▸ **Фрагмент текста**
--

Стиляги - Владимир КОЗЛОВ 3 стр.


Штатники – это уже был некий клуб. Мы друг с другом знакомы были и узнавали друг друга по одежде, естественно, обменивались одеждой – ее тоже либо привозили, либо мы покупали в комиссионных магазинах. Тогда большая сеть по Москве была. Были знакомые продавцы, которые знали про наши интересы, и они звонили даже, сообщали, что пальто такое-то там появилось, или костюм, или еще что-то. Американское исключительно. Их дипломаты, в основном, привозили – те, кто выезжал за границу. Небольшая категория людей была. Или иностранные дипломаты, может быть, тоже что-то продавали.

Это уже был довольно строгий стиль одежды. И в Америке [таким стилем] тоже увлекалась молодежь, студенчество. У них сеть старых университетов называлась Ivy League – Лига плюща – и, по-моему, студенты как раз и придумали этот вид одежды специфический: пиджаки обязательно прямые, приталенные, они немножко болтались, а на спине не было подкладки, поэтому легко ткань ложилась. Обязательно – разрез.

[Обычные люди на нас] никак не реагировали. Реагировала "идеология". А на улице – никакой особой реакции. При том, это не так уж было вызывающе. Это сейчас идут молодые люди – это бросается резко в глаза.

Юрий Дормидошин:

Стиляги – слово, которое определяло модных людей, и даже не только модных, а тех, которые противопоставляли себя серому миру тоталитаризма таким экстремальным преклонением перед западной модой.

Власть растерялась в первое время совершенно. Непонятно было, что с этим явлением делать. Они как бы ниоткуда взялись, не было какой-то организации. Власть не знала, как реагировать, но начала реагировать. Писались фельетоны, высмеивались. В этом не видели чистой враждебности – тогда бы все сразу свернули. Просто не понимали, что это такое. Люди выглядят немножко иначе.

Виктор Лебедев:

Каждый приходил к этому по-разному, но я – через музыку. И вообще многие люди приходили через музыку. Где-то в девятом классе или в восьмом мы увидели все фильм "Серенада Солнечной долины". И музыка в нем настолько поразила нас и настолько восхитила, что я сел тут же за рояль играть все эти мелодии, а In the Mood Гленна Миллера, который там исполнял оркестр, исполнялся типа буги-вуги, там был такой достаточно модный в то время ритм. И мы одновременно захотели скопировать всю одежду, которая была там у джазменов в фильме. Были еще несколько фильмов – французский "Их было пятеро" или "Судьба солдата в Америке". Но самое главное, что, несмотря на наивное содержание, пустяковое мы почувствовали, как бывает после зимы противной: выходишь на улицу, и первый ветерок теплый, вот – вот весна настанет. С [ "Серенадой Солнечной долины"] подул воздух другого мира абсолютно, если хотите – свободного. Наивность содержания не давала возможности глобально к этому отнестись, но тем не менее… вот с этого все пошло. Эти фильмы – как прозрение какое-то.

--

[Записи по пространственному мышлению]
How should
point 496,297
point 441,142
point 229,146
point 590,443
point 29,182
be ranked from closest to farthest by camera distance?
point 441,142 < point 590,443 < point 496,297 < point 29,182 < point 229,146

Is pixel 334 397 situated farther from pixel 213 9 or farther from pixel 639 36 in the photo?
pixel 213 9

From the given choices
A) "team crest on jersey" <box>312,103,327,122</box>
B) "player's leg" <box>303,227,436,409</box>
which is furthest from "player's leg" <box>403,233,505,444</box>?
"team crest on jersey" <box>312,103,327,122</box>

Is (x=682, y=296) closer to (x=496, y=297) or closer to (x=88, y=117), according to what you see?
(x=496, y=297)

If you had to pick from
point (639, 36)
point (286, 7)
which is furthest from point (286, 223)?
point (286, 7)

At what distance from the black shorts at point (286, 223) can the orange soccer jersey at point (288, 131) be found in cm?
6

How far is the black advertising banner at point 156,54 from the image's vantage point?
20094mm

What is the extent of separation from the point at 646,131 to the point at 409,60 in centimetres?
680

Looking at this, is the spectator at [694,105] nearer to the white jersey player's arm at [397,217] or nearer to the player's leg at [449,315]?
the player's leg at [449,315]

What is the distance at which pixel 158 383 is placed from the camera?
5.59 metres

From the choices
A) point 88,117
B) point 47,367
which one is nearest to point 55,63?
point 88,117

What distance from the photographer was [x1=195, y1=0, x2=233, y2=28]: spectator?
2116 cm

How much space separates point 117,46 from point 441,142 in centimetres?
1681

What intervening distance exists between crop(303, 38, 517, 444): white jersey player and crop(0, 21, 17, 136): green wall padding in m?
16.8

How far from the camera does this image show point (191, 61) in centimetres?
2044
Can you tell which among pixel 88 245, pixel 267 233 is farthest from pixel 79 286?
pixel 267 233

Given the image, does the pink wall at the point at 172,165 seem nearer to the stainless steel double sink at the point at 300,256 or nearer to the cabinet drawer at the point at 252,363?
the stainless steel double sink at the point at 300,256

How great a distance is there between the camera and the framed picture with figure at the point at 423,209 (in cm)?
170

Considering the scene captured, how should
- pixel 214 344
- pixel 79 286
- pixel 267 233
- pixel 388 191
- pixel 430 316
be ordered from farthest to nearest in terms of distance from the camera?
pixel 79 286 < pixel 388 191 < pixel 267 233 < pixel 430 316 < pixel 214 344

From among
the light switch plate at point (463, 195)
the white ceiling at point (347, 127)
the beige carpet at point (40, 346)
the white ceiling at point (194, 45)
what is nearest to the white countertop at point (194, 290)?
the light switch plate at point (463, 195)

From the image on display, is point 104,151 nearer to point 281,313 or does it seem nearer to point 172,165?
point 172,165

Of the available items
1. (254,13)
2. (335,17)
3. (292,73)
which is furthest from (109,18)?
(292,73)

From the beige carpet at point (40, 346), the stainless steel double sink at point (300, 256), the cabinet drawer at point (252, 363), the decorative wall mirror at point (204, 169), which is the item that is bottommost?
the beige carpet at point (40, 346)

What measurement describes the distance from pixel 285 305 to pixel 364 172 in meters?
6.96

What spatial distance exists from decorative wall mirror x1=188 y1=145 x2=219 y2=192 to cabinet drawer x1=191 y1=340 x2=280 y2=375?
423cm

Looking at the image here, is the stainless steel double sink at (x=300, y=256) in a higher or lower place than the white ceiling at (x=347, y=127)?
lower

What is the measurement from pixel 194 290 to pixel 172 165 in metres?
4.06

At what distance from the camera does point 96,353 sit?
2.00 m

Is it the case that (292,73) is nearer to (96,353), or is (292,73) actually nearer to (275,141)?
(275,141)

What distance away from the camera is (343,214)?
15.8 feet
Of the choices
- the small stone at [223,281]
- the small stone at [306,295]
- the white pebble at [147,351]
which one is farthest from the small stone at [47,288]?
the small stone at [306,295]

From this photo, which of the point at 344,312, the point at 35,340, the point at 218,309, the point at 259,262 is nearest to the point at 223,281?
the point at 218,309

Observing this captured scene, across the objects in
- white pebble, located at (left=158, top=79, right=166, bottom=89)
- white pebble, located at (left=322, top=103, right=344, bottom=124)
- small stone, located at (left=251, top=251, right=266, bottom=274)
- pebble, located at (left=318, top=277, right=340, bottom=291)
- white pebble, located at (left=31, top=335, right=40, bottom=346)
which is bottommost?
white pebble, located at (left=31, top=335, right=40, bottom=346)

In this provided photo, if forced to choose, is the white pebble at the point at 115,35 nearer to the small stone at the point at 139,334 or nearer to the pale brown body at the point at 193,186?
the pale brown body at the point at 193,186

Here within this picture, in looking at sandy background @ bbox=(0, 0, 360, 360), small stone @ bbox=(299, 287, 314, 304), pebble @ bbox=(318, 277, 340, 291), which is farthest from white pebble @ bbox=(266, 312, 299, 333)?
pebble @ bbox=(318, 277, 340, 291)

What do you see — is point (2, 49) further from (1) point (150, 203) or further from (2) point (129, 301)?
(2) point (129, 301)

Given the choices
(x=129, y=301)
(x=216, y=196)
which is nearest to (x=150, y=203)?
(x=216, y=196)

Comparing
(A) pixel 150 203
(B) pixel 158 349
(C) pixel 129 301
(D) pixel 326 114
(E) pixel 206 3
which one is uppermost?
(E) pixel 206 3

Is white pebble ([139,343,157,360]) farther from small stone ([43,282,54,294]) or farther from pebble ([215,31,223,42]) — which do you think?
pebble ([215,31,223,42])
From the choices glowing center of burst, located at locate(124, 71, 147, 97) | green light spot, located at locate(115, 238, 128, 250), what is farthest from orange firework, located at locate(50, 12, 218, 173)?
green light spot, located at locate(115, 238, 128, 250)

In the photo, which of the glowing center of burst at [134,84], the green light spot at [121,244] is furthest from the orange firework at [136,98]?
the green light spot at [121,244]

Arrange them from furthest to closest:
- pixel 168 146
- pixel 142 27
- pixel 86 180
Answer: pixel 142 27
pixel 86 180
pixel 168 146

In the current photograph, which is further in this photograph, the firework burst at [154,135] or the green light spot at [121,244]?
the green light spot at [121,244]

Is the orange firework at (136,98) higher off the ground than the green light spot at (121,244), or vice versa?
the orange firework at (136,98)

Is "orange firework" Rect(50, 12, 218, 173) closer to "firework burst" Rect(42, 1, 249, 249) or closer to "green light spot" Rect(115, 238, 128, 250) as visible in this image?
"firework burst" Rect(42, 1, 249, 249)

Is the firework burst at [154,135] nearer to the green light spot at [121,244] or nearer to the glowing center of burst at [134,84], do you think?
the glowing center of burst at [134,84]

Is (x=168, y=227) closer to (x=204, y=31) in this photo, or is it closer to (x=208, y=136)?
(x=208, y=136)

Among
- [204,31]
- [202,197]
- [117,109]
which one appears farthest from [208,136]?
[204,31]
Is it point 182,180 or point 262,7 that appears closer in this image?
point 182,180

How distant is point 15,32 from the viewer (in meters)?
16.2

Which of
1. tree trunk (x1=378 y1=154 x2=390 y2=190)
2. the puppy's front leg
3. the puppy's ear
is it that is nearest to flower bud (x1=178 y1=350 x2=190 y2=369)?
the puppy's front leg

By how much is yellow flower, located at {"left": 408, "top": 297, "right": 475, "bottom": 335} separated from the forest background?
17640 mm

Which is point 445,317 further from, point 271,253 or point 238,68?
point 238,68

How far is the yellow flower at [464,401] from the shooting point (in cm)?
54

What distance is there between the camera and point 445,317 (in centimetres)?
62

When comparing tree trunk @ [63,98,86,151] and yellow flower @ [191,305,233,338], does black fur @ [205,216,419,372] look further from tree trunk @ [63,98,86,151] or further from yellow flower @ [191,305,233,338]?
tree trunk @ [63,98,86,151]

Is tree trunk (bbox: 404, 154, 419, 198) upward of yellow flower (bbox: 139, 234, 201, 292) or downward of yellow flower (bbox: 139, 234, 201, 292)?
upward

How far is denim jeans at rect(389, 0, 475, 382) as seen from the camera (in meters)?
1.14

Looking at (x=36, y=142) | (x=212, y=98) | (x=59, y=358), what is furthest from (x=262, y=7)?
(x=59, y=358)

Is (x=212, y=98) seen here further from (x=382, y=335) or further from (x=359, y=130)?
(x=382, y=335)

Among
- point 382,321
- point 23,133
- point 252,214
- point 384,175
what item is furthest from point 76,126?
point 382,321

--

▸ **Задание A**
Обновите фрагмент текста о стилягах, начиная со слов "Стиляги – слово, которое" и далее до слов "выглядят немножко иначе.", заменив "фельетоны" на "сатирические статьи".
▸ **Задание B**
Перескажите абзац текста о стилягах, начинающийся словами «Штатники – это уже был некий клуб», в виде списка, сохранив основные факты.
▸ **Задание C**
Какой фильм, по словам Виктора Лебедева, они посмотрели в восьмом или девятом классе согласно тексту о стилягах?

▸ **Полный ответ A**
Стиляги – слово, которое определяло модных людей, и даже не только модных, а тех, которые противопоставляли себя серому миру тоталитаризма таким экстремальным преклонением перед западной модой.

Власть растерялась в первое время совершенно. Непонятно было, что с этим явлением делать. Они как бы ниоткуда взялись, не было какой-то организации. Власть не знала, как реагировать, но начала реагировать. Писались сатирические статьи, высмеивались. В этом не видели чистой враждебности – тогда бы все сразу свернули. Просто не понимали, что это такое. Люди выглядят немножко иначе.

▸ **Полный ответ B**
- Штатники были своего рода клубом: знали друг друга, узнавали друг друга по одежде и обменивались ею.
- Одежду либо привозили, либо покупали в комиссионных магазинах, которых в Москве была большая сеть.
- Знакомые продавцы, знавшие об их интересах, звонили и сообщали о появлении пальто, костюма или другой вещи.
- Одежда была исключительно американской.
- Привозили её в основном дипломаты, выезжавшие за границу, то есть небольшая категория людей; возможно, что-то продавали и иностранные дипломаты.

▸ **Полный ответ C**
«Серенада Солнечной долины».